Shoot for the moon with spot instances in AWS
As part of the DevOps engineering team at Transifex, we always strive for the right balance for resources between our infrastructure and our newest services. A few months ago, we introduced horizontal pod autoscaling to our Kubernetes cluster, which enabled us to scale our pods on application spikes better.
It also gave us a good overview of which services and tasks are getting the most out of autoscaling, and a good indication of our next bottleneck. Autoscaling an application’s resources is great if you have enough nodes to handle all the additional traffic. Kubernetes supports node autoscaling out of the box. However, the cost can get out of hand quickly unless you introduce spot instances to the cluster, bringing it down a lot.
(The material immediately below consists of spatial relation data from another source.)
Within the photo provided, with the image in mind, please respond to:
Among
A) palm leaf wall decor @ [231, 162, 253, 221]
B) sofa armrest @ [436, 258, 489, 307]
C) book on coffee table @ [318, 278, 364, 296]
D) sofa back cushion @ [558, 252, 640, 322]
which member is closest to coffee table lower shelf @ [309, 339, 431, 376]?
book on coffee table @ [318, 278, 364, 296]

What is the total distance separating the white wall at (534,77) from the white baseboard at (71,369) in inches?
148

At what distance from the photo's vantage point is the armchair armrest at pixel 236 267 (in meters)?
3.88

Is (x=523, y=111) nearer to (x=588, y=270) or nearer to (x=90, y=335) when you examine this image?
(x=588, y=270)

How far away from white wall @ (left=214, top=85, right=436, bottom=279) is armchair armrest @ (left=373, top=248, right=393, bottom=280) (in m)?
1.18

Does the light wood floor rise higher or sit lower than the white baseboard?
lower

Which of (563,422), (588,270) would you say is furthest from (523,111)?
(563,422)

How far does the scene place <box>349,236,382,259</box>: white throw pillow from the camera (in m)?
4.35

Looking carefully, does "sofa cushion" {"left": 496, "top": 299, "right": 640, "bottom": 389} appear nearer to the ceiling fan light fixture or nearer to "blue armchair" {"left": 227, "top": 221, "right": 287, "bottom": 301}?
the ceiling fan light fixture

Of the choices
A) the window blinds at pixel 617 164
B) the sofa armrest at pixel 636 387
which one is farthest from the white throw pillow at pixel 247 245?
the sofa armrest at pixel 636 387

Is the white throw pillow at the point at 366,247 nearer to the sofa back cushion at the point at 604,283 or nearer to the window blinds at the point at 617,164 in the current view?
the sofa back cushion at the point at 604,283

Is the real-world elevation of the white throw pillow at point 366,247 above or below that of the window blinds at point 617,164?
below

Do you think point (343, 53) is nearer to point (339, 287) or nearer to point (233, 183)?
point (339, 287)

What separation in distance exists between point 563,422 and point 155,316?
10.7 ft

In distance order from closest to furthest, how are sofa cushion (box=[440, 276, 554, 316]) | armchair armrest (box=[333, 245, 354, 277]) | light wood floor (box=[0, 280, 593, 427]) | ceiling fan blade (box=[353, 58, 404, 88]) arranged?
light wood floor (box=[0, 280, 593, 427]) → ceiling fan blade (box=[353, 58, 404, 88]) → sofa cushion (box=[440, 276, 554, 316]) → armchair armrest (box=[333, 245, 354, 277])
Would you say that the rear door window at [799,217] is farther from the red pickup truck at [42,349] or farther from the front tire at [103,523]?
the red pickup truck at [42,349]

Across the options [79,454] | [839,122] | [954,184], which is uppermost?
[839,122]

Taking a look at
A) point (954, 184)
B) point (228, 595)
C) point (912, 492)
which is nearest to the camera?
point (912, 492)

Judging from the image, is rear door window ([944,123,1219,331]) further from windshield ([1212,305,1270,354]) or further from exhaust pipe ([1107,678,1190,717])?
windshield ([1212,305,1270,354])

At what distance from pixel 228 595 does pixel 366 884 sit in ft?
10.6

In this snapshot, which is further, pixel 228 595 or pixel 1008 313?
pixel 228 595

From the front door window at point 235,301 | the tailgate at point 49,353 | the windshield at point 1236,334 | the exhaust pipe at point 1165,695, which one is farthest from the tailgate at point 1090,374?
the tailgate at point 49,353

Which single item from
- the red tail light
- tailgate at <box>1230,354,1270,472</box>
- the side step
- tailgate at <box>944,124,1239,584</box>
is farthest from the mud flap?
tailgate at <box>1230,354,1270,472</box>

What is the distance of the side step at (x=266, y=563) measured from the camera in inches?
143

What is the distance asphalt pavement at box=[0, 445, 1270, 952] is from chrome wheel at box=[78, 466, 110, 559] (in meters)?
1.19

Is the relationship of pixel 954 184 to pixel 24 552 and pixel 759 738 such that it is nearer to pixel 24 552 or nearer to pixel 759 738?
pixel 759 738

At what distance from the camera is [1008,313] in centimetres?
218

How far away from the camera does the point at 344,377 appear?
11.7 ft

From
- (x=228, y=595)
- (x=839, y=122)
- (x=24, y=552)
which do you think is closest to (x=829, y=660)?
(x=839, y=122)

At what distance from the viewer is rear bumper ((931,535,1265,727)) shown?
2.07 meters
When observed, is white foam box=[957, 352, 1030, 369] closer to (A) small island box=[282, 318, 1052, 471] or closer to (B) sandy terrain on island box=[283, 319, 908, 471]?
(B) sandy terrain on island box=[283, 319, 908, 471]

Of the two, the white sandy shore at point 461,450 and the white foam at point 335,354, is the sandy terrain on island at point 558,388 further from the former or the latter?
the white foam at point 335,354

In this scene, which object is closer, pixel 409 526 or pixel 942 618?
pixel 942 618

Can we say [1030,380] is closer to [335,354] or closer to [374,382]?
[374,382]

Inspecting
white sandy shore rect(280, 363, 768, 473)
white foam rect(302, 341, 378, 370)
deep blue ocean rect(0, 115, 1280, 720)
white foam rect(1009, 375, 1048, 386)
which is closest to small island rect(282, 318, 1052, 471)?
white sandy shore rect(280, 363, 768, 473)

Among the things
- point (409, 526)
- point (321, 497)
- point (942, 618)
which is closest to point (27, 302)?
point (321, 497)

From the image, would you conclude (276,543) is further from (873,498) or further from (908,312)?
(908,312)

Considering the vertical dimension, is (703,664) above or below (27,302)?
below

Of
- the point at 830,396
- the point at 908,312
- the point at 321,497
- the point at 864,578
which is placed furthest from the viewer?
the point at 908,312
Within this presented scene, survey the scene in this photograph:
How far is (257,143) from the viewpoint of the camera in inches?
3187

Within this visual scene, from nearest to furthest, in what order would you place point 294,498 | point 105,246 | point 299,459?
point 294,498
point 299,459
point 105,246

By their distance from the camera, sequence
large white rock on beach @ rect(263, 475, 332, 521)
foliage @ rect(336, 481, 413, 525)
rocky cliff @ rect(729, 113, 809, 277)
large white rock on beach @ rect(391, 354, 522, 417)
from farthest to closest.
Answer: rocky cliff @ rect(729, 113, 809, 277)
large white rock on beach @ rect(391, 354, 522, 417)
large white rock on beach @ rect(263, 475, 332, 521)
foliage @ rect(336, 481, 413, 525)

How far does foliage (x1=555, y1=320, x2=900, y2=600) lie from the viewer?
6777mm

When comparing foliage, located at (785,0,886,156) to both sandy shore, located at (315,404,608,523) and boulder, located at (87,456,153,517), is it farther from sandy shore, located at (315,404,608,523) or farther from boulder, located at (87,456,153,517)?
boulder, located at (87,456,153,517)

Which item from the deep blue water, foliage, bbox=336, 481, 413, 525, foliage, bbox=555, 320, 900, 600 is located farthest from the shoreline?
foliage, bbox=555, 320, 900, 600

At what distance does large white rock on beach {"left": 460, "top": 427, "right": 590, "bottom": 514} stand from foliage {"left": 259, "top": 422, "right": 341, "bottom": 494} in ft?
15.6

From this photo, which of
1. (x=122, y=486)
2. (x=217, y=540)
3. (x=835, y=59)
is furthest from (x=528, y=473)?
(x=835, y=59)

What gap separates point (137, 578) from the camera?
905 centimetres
Our end goal? Improve our delivery times and boost our performance while reducing our infrastructure costs.
Table of Contents
An introduction to spot instances
Spot Instances in AWS (preemptible instances in GC) are unused instances you can bid and use at steep discounts. The caveat? AWS will claim it back if a customer requests it in their usual methods and will give you a 2 minute termination warning to move your load to another node. Due to their nature, spot instances are better suited for stateless, fault-tolerant workloads. In our case, they are great for all our Python tasks, which are distributed by Celery to a RabbitMQ cluster.
An analytical view of what we are trying to achieve
Until now, we were using a fleet of M5 EC2 reserved instances for our workloads. We often found ourselves adding more instances, especially when we had to deploy new services or add new features to existing ones. Even with the increasing number of nodes, though, there were cases where we couldn’t scale fast enough. We were missing data to handle corner cases where much traffic could spike many thousands of tasks over a dozen different queues. In cases like these, the number of nodes was our bottleneck, preventing us from consuming everything promptly. Because we couldn’t add nodes indefinitely, we missed the data we needed to analyze our problem and provide a solution.
For instance, it was very difficult to answer questions like the ones below:
- How many more pods / nodes would we need to reduce the time spent consuming all the tasks in queue 1 on a spike?
- It seems, from our data, that horizontal pod autoscaling (HPA) on queue 2 triggers an HPA on queues 3 and 4. Do we have enough horsepower to handle a spike?
- A bug in service A decreased its performance and needs 1GB of additional memory on its pods. Until it gets fixed, can we still support 10 pods through its HPA?
This list can go on and on, and it’s getting incrementally more difficult to answer its questions as you add new services and extend your features to the existing ones. This is where adding more nodes seems like a good idea, but more nodes give you more space to expand; it doesn’t tell you anything about your performance and actual traffic.
A glimpse into our solution
So we have decided to use AWS’s spot instances. Implementing our solution is easy in Terraform because we already use EKS’s Terraform module. We only have to create an additional worker group, tag it to include only spot instances, and add a bidding price high enough to ensure you will always get an instance. Contrary to our reserved instances worker group, this time, we want EKS to autoscale the nodes, so we confidently define a max size allowing us to run our scalability tests.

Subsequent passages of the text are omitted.